▶ _Prompt_
Copy out each of the entries below word for word, leaving out the pictures.

▶ _Rows_

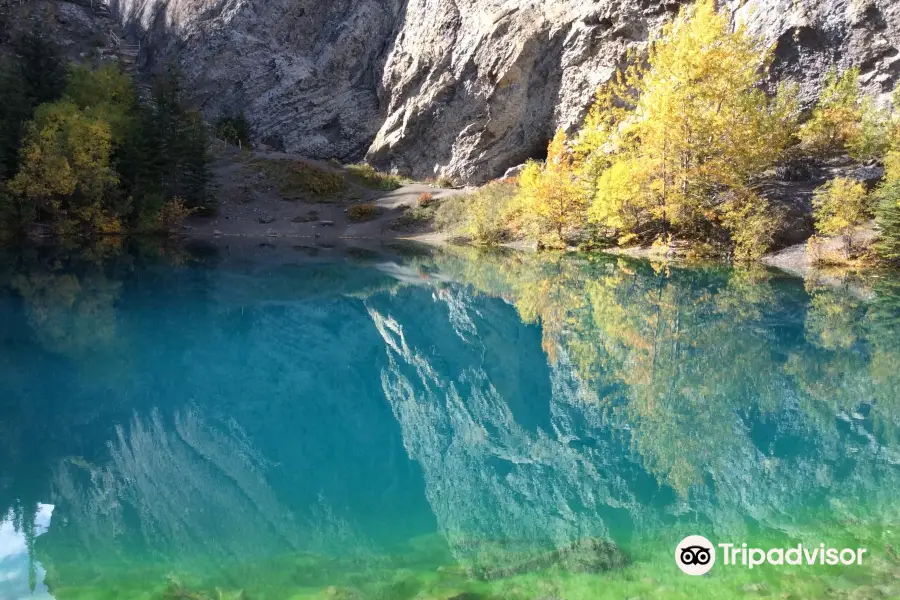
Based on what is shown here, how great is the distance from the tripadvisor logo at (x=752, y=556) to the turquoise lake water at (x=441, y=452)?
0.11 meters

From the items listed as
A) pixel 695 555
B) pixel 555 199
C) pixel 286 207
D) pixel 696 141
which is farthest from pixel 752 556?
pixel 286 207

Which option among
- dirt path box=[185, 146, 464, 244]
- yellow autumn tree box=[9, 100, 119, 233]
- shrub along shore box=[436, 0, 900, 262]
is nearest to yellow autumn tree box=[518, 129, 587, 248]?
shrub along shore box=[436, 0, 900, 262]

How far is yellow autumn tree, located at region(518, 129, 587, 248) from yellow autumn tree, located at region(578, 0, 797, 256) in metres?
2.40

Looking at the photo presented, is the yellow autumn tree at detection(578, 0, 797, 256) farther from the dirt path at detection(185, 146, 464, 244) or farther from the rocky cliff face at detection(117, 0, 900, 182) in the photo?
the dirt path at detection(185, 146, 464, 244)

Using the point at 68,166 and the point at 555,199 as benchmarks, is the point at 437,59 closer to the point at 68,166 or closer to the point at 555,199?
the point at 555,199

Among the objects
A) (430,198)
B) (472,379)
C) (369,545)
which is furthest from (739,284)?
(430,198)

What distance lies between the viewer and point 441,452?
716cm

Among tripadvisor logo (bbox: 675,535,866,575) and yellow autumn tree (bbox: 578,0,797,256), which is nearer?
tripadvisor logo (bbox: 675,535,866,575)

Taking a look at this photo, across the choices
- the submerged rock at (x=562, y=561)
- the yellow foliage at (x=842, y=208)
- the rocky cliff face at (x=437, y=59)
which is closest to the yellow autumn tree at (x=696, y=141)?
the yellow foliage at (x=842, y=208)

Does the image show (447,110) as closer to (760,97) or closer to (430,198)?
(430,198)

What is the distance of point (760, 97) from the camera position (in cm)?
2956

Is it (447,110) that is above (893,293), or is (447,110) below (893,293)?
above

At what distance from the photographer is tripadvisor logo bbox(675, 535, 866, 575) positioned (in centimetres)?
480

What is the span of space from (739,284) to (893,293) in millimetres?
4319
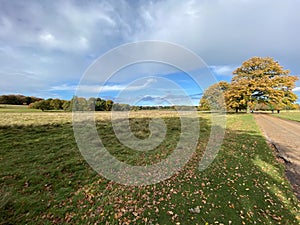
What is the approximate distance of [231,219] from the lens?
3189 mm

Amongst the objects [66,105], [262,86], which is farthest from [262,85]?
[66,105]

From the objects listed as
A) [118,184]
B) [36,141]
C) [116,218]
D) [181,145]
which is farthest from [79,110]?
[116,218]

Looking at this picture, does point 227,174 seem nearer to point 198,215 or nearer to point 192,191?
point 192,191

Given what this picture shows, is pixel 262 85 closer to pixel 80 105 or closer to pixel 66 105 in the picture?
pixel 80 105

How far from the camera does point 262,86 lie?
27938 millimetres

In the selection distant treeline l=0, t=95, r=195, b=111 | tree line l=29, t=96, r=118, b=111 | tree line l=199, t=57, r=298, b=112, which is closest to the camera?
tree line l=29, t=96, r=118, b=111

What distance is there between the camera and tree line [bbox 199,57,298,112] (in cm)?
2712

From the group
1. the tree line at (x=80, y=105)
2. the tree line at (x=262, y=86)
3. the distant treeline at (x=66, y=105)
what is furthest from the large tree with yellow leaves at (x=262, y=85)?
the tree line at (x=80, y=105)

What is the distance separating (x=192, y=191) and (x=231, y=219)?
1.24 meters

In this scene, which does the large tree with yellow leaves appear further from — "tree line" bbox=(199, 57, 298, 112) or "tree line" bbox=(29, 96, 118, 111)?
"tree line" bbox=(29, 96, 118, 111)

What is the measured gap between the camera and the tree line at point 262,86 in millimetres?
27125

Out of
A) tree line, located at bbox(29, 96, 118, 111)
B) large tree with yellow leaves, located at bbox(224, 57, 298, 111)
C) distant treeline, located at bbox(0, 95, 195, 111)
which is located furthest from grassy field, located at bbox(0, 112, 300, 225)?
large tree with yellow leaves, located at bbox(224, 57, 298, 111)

▶ _Exercise solution_
Based on what is shown here, how great is the distance from the tripadvisor logo at (x=752, y=556) to the turquoise lake water at (x=441, y=452)?
0.11 meters

From the items listed as
A) pixel 695 555
B) pixel 555 199
C) pixel 286 207
D) pixel 696 141
which is farthest from pixel 752 556?
pixel 286 207

Which option among
- dirt path box=[185, 146, 464, 244]
- yellow autumn tree box=[9, 100, 119, 233]
- shrub along shore box=[436, 0, 900, 262]
is nearest to yellow autumn tree box=[518, 129, 587, 248]?
shrub along shore box=[436, 0, 900, 262]

How far is yellow autumn tree, located at region(518, 129, 587, 248) from yellow autumn tree, located at region(578, 0, 797, 256) in metres?
2.40

Looking at the photo presented, is the yellow autumn tree at detection(578, 0, 797, 256) farther from the dirt path at detection(185, 146, 464, 244) or farther from the rocky cliff face at detection(117, 0, 900, 182) in the photo?
the dirt path at detection(185, 146, 464, 244)

Using the point at 68,166 and the point at 555,199 as benchmarks, is the point at 437,59 closer to the point at 68,166 or closer to the point at 555,199?
the point at 555,199

Among the objects
A) (430,198)
B) (472,379)
C) (369,545)
which is furthest from (739,284)?
(430,198)

What distance lies between the viewer and point 441,452?
716cm

Among tripadvisor logo (bbox: 675,535,866,575) and yellow autumn tree (bbox: 578,0,797,256), which is nearer?
tripadvisor logo (bbox: 675,535,866,575)

Taking a look at this photo, across the choices
- the submerged rock at (x=562, y=561)
- the yellow foliage at (x=842, y=208)
- the rocky cliff face at (x=437, y=59)
which is closest to the yellow autumn tree at (x=696, y=141)?
the yellow foliage at (x=842, y=208)

Does the image show (447,110) as closer to (760,97) or closer to (430,198)?
(430,198)

What is the distance of point (760, 97) from the camera position (in cm)?
2956

Is it (447,110) that is above (893,293), or is (447,110) below (893,293)?
above

At what distance from the photographer is tripadvisor logo bbox(675, 535, 866, 575) positioned (in centimetres)?
480

What is the span of space from (739,284) to (893,293) in millimetres?
4319
What is the approximate distance of [231,219] from the lens?
3189 mm

Amongst the objects [66,105], [262,86], which is farthest from [262,85]?
[66,105]

From the objects listed as
A) [118,184]
B) [36,141]
C) [116,218]
D) [181,145]
which is farthest from [79,110]?
[116,218]

Looking at this picture, does point 227,174 seem nearer to point 198,215 or nearer to point 192,191?
point 192,191

Given what this picture shows, is pixel 262 85 closer to pixel 80 105 or closer to pixel 66 105 in the picture?
pixel 80 105

How far from the camera does point 262,86 lie?
27938 millimetres

In the selection distant treeline l=0, t=95, r=195, b=111 | tree line l=29, t=96, r=118, b=111 | tree line l=199, t=57, r=298, b=112, which is closest to the camera?
tree line l=29, t=96, r=118, b=111

What distance is there between the camera and tree line [bbox 199,57,298,112] (in cm)?
2712

From the group
1. the tree line at (x=80, y=105)
2. the tree line at (x=262, y=86)
3. the distant treeline at (x=66, y=105)
what is furthest from the large tree with yellow leaves at (x=262, y=85)?
the tree line at (x=80, y=105)

What is the distance separating (x=192, y=191) and (x=231, y=219)?
1.24 meters

In this scene, which does the large tree with yellow leaves appear further from — "tree line" bbox=(199, 57, 298, 112) or "tree line" bbox=(29, 96, 118, 111)?
"tree line" bbox=(29, 96, 118, 111)

What is the measured gap between the camera and the tree line at point 262,86 in millimetres?
27125

Out of
A) tree line, located at bbox(29, 96, 118, 111)
B) large tree with yellow leaves, located at bbox(224, 57, 298, 111)
C) distant treeline, located at bbox(0, 95, 195, 111)
which is located furthest from grassy field, located at bbox(0, 112, 300, 225)?
large tree with yellow leaves, located at bbox(224, 57, 298, 111)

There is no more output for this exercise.